# Waterproof Key???



## CHUV (Jun 25, 2011)

Has anyone ran their key through the washing machine by accident? I'm wondering if the key is waterproof/sealed. It seems to be just judging by the buttons on it being seamlessly integrated but I don't want to find out the hard way and was wondering if someone else has lol. And I'm also too lazy to pop it apart and check for gaskets. 

I've ran my 2007 corolla key FOB through the washing machine by accident and to my surprise after I popped it apart to let it dry it was completely fine. It had rubber seals all around where it comes apart (for battery change) and around the buttons so absolutely no water went in and it worked fine thereafter. 

Anyone willing to soak their key in water for the sake of science and the rest of us here on the forum? Or at least pop it apart and see if theres a good seal on it...


----------



## 70AARCUDA (Nov 14, 2010)

...sorry, but there's no 'rubber' seal (and, not even an aquatic sea-going seal either)

...here's a pix: http://parts.nalleygmc.com/images/parts/gm/fullsize/1003101P10-012.JPG


----------



## CHUV (Jun 25, 2011)

Hmmm.
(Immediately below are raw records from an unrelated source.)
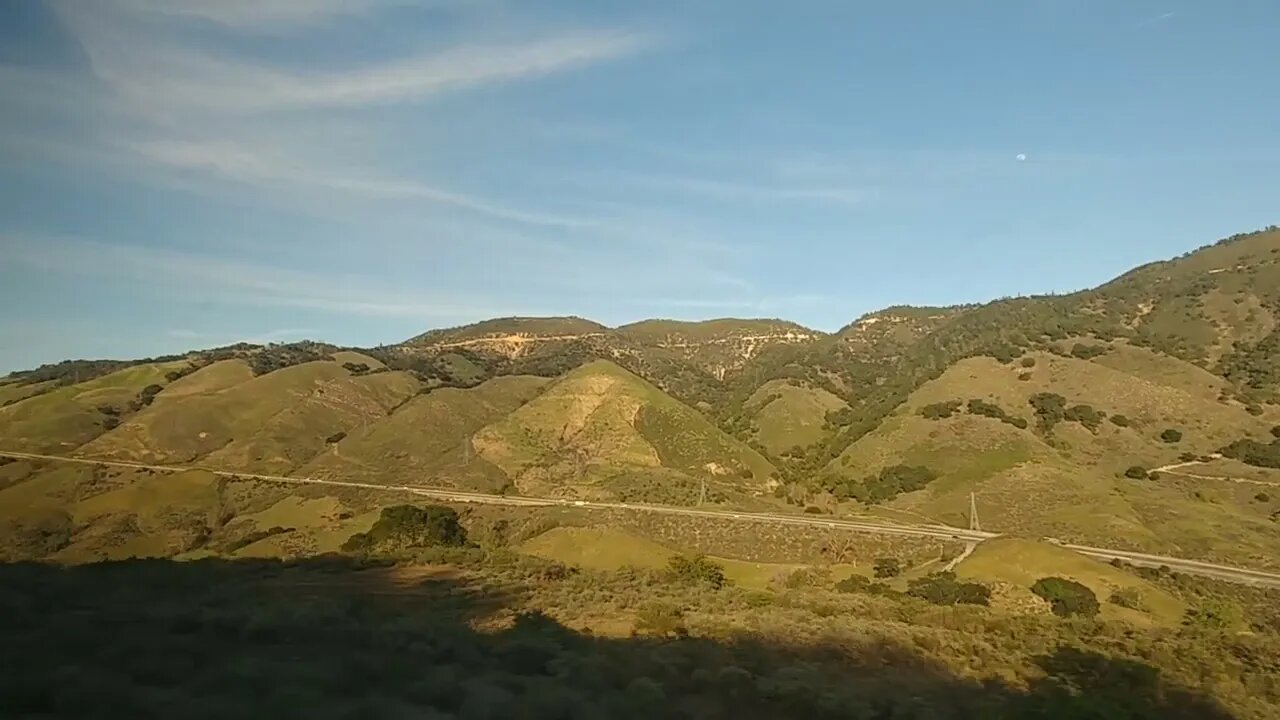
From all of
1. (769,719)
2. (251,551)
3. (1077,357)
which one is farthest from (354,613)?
(1077,357)

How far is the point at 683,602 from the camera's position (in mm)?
29922

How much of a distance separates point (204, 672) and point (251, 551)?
5047 centimetres

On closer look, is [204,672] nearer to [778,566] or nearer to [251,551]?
[778,566]

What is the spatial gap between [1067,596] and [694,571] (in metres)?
18.2

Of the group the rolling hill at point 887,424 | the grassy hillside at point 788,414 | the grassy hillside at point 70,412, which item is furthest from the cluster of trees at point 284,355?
the grassy hillside at point 788,414

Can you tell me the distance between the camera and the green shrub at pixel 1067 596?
128 feet

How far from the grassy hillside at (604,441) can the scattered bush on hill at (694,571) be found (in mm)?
33278

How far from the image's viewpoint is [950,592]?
41.3 metres

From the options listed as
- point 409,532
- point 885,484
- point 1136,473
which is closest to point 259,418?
point 409,532

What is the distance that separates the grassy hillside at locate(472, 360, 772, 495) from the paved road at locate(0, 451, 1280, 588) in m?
10.1

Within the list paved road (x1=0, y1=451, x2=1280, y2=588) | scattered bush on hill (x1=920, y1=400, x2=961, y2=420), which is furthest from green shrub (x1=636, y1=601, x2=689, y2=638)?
scattered bush on hill (x1=920, y1=400, x2=961, y2=420)

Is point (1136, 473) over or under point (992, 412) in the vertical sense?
under

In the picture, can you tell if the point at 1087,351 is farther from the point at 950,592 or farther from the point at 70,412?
the point at 70,412

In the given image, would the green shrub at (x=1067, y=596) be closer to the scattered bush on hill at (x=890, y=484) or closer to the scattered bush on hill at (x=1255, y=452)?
the scattered bush on hill at (x=890, y=484)
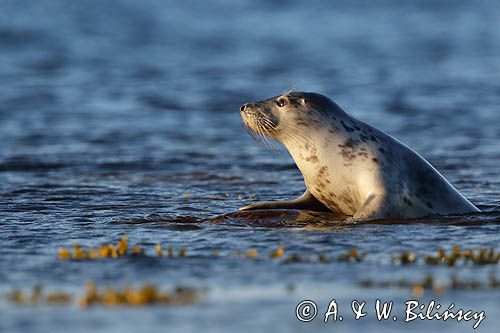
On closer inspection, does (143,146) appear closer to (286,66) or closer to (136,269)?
(136,269)

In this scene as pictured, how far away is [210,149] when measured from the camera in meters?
17.4

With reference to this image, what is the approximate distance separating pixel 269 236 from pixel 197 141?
29.0 feet

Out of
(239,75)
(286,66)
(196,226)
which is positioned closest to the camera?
(196,226)

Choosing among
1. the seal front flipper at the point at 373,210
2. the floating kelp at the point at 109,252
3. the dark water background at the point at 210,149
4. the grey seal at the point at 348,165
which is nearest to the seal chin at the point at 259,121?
the grey seal at the point at 348,165

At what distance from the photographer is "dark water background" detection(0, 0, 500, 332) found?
7512 millimetres

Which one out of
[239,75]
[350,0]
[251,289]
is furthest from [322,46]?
[251,289]

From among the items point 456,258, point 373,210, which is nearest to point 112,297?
point 456,258

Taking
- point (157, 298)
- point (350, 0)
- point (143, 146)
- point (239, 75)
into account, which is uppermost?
point (350, 0)

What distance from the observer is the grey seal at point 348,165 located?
10.1m

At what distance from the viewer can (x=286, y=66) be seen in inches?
1218

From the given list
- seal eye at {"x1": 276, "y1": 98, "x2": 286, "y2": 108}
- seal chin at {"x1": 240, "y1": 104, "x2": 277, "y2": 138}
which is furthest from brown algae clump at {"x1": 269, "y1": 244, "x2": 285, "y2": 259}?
seal eye at {"x1": 276, "y1": 98, "x2": 286, "y2": 108}
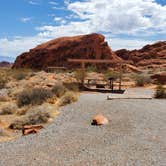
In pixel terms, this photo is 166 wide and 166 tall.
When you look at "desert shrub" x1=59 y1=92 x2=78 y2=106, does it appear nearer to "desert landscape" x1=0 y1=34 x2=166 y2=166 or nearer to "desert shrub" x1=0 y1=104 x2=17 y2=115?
"desert landscape" x1=0 y1=34 x2=166 y2=166

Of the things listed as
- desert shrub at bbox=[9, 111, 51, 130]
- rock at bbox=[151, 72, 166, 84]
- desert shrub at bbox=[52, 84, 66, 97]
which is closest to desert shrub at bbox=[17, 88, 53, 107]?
desert shrub at bbox=[52, 84, 66, 97]

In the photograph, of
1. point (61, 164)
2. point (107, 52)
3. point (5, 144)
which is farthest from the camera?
point (107, 52)

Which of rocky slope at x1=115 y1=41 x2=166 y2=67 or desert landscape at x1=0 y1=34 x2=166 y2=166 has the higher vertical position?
rocky slope at x1=115 y1=41 x2=166 y2=67

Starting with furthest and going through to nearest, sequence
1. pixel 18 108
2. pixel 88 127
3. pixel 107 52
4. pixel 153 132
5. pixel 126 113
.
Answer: pixel 107 52
pixel 18 108
pixel 126 113
pixel 88 127
pixel 153 132

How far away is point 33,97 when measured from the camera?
1973 cm

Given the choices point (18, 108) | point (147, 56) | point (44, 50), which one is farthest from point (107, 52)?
point (18, 108)

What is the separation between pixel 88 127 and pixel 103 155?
3582 millimetres

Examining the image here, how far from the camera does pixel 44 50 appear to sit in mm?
75125

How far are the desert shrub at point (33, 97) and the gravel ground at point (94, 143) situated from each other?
183 inches

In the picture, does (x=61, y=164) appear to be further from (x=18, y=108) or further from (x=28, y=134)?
(x=18, y=108)

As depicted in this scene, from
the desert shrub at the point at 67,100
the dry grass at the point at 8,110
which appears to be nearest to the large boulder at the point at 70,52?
the desert shrub at the point at 67,100

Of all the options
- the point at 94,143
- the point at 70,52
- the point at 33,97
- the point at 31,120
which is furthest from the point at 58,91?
the point at 70,52

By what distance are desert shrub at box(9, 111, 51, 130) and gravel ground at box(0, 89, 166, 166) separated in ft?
1.83

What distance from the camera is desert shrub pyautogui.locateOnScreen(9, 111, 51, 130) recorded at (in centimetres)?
1379
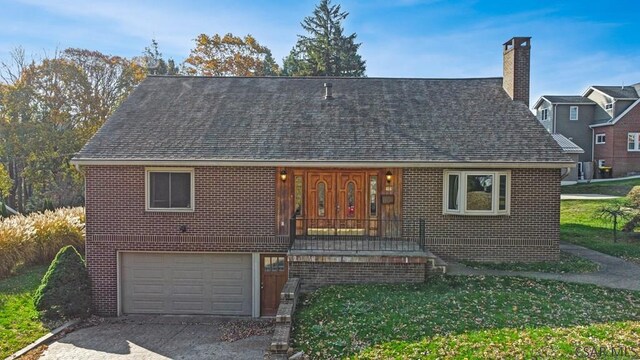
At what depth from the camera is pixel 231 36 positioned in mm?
33844

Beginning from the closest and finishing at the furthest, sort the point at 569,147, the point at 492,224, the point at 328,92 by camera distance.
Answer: the point at 492,224 → the point at 328,92 → the point at 569,147

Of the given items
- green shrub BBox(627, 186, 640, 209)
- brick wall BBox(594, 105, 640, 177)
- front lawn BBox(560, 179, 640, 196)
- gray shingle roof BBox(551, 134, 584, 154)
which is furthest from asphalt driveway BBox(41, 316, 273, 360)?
brick wall BBox(594, 105, 640, 177)

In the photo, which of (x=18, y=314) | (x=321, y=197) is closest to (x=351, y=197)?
(x=321, y=197)

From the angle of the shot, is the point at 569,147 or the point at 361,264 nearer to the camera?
the point at 361,264

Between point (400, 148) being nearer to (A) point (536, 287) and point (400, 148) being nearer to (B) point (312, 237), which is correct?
(B) point (312, 237)

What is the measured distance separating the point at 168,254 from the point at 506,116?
10.7m

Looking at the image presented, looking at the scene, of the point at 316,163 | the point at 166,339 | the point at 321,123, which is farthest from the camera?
the point at 321,123

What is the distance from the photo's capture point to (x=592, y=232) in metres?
17.5

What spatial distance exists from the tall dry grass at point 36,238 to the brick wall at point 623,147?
3237 cm

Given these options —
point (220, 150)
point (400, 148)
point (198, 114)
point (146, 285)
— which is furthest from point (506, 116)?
point (146, 285)

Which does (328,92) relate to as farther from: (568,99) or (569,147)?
(568,99)

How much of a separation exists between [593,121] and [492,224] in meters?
26.6

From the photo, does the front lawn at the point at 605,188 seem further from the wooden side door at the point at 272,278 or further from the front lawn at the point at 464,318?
the wooden side door at the point at 272,278

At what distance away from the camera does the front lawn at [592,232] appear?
14.5 metres
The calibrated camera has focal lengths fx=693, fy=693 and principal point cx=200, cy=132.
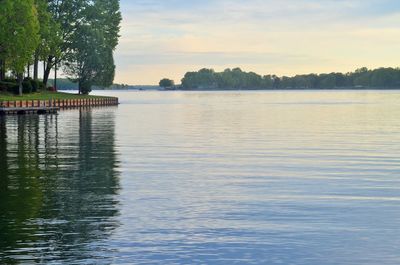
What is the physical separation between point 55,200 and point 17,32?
73.4m

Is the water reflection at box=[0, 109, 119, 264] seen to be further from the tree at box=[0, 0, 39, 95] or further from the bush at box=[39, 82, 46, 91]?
the bush at box=[39, 82, 46, 91]

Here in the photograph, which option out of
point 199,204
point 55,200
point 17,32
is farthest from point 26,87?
point 199,204

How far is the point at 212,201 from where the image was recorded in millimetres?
23391

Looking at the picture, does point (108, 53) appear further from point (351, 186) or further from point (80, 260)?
point (80, 260)

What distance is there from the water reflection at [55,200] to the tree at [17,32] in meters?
49.8

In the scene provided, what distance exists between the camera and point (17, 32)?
303ft

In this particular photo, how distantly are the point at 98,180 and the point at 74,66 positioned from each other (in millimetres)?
108207

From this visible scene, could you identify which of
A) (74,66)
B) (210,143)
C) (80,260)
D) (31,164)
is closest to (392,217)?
(80,260)

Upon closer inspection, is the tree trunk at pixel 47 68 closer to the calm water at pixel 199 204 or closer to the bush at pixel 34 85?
the bush at pixel 34 85

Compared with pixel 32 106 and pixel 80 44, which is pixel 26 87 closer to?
pixel 32 106

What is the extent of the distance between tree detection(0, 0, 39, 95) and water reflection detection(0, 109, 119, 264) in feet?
163

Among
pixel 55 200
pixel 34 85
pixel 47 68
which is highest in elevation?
pixel 47 68

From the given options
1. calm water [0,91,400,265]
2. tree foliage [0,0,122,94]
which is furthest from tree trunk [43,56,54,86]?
calm water [0,91,400,265]

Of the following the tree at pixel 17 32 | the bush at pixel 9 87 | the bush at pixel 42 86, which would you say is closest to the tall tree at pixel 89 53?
the bush at pixel 42 86
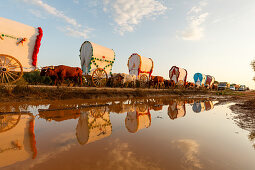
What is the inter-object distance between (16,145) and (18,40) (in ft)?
21.5

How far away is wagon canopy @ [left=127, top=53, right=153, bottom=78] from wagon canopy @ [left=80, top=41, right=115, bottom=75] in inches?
183

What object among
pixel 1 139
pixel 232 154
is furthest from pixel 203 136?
pixel 1 139

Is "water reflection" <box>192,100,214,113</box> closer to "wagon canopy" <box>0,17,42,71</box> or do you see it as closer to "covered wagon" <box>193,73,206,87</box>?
"wagon canopy" <box>0,17,42,71</box>

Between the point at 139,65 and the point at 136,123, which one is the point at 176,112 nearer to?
the point at 136,123

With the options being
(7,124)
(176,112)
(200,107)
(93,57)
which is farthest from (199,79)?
(7,124)

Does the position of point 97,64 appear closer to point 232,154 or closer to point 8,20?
point 8,20

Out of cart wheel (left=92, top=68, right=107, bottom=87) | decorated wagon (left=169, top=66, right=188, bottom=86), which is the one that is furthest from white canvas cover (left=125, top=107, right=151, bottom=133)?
decorated wagon (left=169, top=66, right=188, bottom=86)

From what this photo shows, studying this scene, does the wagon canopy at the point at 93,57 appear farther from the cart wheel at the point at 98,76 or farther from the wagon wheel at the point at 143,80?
the wagon wheel at the point at 143,80

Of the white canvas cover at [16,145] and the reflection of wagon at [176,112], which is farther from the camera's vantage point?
the reflection of wagon at [176,112]

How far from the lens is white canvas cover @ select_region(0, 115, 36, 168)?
1.59m

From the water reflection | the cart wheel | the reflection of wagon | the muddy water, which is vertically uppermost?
the cart wheel

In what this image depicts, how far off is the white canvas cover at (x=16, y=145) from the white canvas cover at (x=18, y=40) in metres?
5.18

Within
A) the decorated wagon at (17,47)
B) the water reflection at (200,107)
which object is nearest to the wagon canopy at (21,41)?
the decorated wagon at (17,47)

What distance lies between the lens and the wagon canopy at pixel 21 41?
589 cm
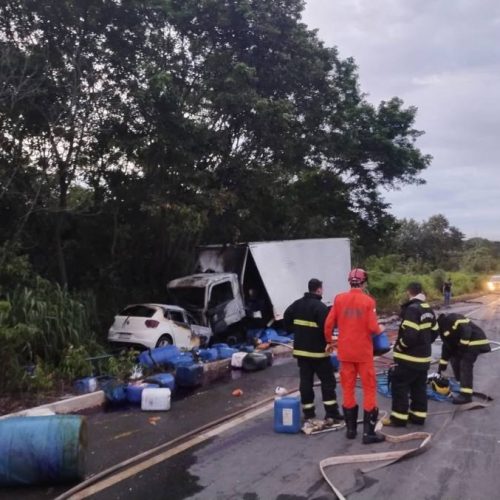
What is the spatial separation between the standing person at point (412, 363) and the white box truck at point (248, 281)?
7.41m

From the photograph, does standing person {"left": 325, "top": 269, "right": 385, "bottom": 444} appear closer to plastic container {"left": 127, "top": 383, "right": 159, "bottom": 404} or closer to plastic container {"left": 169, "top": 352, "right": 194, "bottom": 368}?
plastic container {"left": 127, "top": 383, "right": 159, "bottom": 404}

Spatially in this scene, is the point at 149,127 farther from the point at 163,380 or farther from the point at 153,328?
the point at 163,380

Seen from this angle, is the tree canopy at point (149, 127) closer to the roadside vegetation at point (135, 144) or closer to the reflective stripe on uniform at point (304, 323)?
the roadside vegetation at point (135, 144)

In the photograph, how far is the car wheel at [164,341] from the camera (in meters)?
11.8

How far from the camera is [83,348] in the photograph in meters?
9.78

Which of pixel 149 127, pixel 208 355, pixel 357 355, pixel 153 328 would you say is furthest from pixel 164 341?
pixel 357 355

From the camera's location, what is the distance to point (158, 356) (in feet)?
34.0

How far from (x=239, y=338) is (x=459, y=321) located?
7.68m

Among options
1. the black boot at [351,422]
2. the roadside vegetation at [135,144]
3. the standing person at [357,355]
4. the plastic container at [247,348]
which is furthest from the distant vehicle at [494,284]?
the black boot at [351,422]

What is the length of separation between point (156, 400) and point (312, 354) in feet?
7.98

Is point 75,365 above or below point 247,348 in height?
above

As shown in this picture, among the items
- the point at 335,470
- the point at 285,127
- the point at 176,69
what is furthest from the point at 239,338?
the point at 335,470

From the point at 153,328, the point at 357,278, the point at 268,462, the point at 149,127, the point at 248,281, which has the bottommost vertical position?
the point at 268,462

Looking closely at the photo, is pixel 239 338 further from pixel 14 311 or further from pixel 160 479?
pixel 160 479
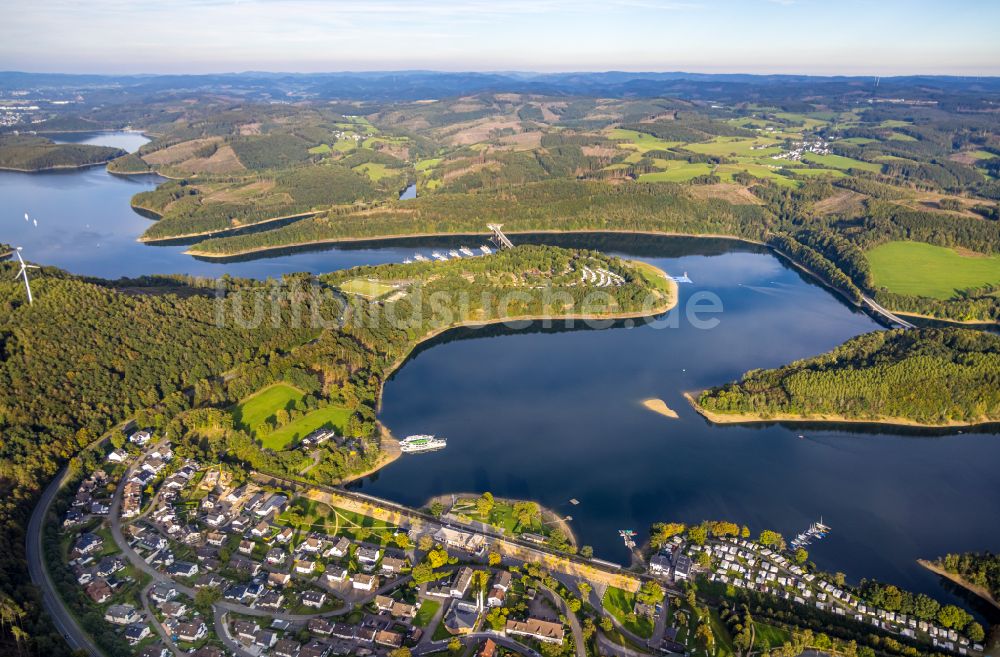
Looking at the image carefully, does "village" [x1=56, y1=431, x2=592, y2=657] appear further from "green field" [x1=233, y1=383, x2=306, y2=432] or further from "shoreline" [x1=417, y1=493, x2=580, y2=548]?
"green field" [x1=233, y1=383, x2=306, y2=432]

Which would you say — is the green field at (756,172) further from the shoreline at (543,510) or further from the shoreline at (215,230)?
the shoreline at (543,510)

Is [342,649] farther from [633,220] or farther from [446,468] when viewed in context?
[633,220]

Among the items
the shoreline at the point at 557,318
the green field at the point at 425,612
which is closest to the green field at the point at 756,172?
the shoreline at the point at 557,318

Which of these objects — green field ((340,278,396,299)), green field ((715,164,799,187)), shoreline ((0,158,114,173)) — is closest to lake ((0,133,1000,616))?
green field ((340,278,396,299))

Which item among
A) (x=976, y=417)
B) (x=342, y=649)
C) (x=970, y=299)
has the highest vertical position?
(x=970, y=299)

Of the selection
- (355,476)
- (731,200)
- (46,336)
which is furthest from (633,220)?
(46,336)

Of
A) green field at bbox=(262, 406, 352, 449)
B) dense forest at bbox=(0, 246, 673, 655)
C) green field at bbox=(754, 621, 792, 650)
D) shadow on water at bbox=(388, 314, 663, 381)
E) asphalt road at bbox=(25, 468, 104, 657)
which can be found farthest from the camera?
shadow on water at bbox=(388, 314, 663, 381)
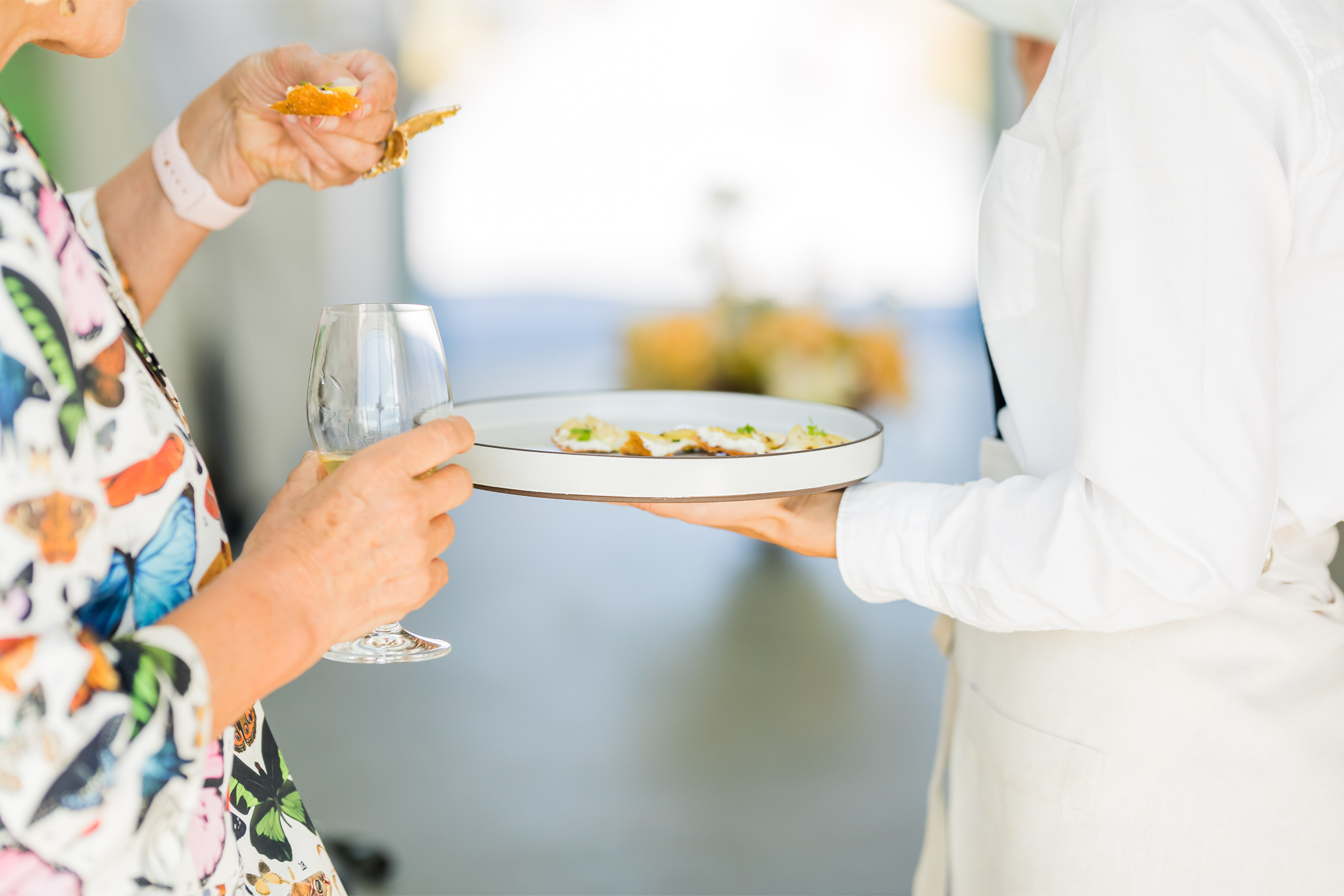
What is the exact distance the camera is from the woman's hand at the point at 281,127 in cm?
88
It could be molded as part of the top piece. I guess I'll have to take it apart and check it out


----------



## pntballer925 (Feb 27, 2011)

idk, i had my atv key on the same ring as my cruze key when i went mudding a while back. it got full of mud and i accidently left it on the atv while washing it after and it still worked perfect lol


----------



## CHUV (Jun 25, 2011)

I pulled off the cover where the battery sits and it doesn't seem like there are any water gaskets or seals in that area. Though they could be further down where the main board is.


----------



## Mick (Dec 31, 2011)

I would recommend sealing remote in a ziplock before running through the washer. 

I'm out


----------



## Smurfenstein (Nov 16, 2011)

I would recommend getting a clip. They're cheap, you can get them almost anywhere, and its nice to have.


----------